Im Zuge des Krieges in der Ukraine stehen derzeit zahlreiche deutsche Unternehmen vor der Frage, welche Maßnahmen zur Abbildung der wirtschaftlichen Situation, be­sonders bei sich anhäufenden Verlusten von Auslandsengagements, getroffen werden können. Zwischenzeitlich hat auch das BMF auf den Krieg reagiert und am 17. März 2022 ein erstes Schreiben, primär jedoch zur Anerkennung des gesamtgesell­schaft­lichen Engagements, veröffentlicht. Weitere Maßnahmen sind denkbar, aber ungewiss.

    

 

 

 

Im Folgenden soll ein Überblick über ausgewählte Maßnahmen aus ertragsteuerlicher Sicht gegeben werden.

§ **ZU BEARBEITENDE AUFGABEN**:
1 - Prüfen Sie, ob die Aussagen (a) bis (c) mit dem Textabschnitt übereinstimmen: (a) Das BMF hat am 17. März 2022 ein erstes Schreiben veröffentlicht. (b) Weitere Maßnahmen sind bereits fest beschlossen. (c) Der Überblick betrachtet die Maßnahmen aus umsatzsteuerlicher Sicht. Beantworten Sie jede Aussage mit Ja oder Nein und belegen Sie dies mit einem wörtlichen Zitat aus dem Textabschnitt.
2 - Geben Sie aus dem Textabschnitt die Passage zwischen „Im Zuge des“ und „denkbar, aber ungewiss.“ wortgetreu wieder, beide Stellen eingeschlossen.
Die anschließenden Zeilen werden für die Bearbeitung nicht benötigt.

§ **EINTRÄGE**:

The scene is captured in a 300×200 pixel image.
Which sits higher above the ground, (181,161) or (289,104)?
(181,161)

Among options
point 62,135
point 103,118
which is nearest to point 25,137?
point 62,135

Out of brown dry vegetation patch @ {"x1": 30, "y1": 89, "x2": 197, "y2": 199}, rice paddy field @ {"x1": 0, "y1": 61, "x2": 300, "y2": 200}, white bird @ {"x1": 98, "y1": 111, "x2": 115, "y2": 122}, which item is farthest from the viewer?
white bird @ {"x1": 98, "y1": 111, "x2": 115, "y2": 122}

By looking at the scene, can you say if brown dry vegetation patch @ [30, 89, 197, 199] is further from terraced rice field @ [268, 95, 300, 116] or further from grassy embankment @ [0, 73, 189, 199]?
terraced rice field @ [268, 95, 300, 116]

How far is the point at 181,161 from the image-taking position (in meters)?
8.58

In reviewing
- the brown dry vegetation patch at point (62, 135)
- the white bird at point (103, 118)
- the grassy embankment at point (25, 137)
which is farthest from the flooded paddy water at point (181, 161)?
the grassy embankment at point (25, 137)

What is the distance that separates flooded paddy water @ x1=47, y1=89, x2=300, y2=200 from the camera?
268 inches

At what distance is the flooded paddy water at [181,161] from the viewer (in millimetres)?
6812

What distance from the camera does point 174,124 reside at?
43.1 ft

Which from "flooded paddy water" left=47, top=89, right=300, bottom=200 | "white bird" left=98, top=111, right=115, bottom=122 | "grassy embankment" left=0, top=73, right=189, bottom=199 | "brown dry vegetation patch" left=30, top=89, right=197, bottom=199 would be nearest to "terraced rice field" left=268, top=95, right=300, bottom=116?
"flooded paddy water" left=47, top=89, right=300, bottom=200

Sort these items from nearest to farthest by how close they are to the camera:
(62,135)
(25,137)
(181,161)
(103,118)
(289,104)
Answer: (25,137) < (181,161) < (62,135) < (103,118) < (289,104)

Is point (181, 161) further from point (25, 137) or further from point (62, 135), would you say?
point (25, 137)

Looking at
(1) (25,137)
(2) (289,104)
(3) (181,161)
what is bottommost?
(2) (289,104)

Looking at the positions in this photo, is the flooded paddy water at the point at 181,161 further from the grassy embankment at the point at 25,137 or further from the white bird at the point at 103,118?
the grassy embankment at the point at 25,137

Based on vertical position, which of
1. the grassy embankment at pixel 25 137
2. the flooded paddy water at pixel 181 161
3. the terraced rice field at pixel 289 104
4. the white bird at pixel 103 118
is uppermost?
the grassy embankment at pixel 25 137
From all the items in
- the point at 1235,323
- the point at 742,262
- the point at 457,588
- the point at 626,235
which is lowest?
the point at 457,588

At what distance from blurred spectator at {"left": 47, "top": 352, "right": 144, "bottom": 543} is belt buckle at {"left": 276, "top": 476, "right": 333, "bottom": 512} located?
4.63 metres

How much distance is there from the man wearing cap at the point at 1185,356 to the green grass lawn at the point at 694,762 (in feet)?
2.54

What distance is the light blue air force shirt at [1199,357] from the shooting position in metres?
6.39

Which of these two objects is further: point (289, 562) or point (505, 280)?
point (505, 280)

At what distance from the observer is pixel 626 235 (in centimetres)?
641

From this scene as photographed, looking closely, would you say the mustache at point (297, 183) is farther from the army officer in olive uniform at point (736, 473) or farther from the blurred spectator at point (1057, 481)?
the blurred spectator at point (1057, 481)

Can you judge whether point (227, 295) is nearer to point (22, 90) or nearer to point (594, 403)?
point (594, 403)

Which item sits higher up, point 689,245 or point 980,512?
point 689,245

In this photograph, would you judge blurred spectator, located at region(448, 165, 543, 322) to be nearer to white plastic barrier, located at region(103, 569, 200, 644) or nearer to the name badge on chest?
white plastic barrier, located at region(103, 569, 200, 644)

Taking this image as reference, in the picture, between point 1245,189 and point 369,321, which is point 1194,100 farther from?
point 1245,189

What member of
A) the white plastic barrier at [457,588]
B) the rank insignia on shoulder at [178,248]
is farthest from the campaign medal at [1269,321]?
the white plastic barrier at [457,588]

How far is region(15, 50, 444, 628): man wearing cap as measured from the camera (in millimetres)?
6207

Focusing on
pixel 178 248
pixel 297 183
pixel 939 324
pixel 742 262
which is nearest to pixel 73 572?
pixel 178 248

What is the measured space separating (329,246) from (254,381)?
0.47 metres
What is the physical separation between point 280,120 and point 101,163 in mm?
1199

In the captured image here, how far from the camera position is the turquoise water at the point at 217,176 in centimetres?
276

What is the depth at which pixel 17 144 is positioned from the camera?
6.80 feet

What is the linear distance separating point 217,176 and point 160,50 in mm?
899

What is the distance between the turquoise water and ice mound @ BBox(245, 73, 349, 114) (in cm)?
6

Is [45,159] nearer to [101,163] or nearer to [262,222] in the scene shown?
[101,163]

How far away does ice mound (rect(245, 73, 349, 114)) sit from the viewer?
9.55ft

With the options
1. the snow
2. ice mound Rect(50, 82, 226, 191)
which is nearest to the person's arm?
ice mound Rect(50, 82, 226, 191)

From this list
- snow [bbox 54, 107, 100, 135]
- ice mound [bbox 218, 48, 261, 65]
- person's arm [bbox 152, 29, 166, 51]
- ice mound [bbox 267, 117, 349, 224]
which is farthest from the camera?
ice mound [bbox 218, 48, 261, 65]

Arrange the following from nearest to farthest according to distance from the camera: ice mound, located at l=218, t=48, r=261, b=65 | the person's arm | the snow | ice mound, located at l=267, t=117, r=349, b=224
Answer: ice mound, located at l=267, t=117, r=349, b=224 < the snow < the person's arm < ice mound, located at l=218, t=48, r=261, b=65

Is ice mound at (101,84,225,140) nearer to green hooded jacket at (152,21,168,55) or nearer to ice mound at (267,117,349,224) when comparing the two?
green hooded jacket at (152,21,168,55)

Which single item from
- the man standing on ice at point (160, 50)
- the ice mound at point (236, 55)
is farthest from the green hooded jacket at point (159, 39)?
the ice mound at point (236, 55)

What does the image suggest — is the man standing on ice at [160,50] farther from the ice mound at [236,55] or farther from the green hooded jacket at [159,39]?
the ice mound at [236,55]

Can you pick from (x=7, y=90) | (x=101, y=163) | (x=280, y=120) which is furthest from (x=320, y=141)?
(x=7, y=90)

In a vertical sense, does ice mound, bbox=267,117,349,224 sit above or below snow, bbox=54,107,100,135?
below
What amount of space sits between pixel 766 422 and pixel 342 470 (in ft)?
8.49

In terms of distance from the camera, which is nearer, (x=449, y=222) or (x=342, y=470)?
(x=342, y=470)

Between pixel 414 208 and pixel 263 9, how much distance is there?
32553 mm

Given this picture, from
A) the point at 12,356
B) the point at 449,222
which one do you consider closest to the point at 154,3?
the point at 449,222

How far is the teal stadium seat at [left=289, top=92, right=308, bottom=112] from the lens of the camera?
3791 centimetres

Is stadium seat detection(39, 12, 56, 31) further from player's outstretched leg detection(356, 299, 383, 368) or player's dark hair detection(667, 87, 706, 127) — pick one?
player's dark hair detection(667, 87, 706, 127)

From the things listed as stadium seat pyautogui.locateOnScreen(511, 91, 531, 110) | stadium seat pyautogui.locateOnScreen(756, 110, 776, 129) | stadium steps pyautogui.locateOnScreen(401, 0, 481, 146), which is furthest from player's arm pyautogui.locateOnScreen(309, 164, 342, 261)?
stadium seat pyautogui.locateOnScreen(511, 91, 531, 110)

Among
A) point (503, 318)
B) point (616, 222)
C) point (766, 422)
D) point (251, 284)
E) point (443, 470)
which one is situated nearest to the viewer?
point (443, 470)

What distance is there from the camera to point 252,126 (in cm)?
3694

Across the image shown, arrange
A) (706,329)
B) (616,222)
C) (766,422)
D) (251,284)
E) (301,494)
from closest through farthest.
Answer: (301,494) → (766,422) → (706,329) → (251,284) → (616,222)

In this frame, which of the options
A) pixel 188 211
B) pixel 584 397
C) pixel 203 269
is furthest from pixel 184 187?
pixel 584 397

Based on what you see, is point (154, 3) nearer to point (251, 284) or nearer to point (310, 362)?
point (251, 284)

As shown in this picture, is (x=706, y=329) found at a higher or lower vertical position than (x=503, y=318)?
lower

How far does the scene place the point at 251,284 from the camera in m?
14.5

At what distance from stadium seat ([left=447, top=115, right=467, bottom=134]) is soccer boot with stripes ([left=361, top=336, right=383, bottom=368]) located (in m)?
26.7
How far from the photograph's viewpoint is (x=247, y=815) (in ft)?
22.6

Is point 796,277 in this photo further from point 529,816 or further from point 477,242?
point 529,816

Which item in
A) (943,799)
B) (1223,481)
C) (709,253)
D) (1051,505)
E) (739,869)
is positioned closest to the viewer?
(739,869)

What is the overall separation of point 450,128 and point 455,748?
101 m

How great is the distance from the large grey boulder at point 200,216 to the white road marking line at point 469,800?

§ **LÖSUNGEN**:
1 -
(a) Ja: „am 17. März 2022 ein erstes Schreiben“
(b) Nein: „Weitere Maßnahmen sind denkbar, aber ungewiss.“
(c) Nein: „aus ertragsteuerlicher Sicht“

2 -
Im Zuge des Krieges in der Ukraine stehen derzeit zahlreiche deutsche Unternehmen vor der Frage, welche Maßnahmen zur Abbildung der wirtschaftlichen Situation, be­sonders bei sich anhäufenden Verlusten von Auslandsengagements, getroffen werden können. Zwischenzeitlich hat auch das BMF auf den Krieg reagiert und am 17. März 2022 ein erstes Schreiben, primär jedoch zur Anerkennung des gesamtgesell­schaft­lichen Engagements, veröffentlicht. Weitere Maßnahmen sind denkbar, aber ungewiss.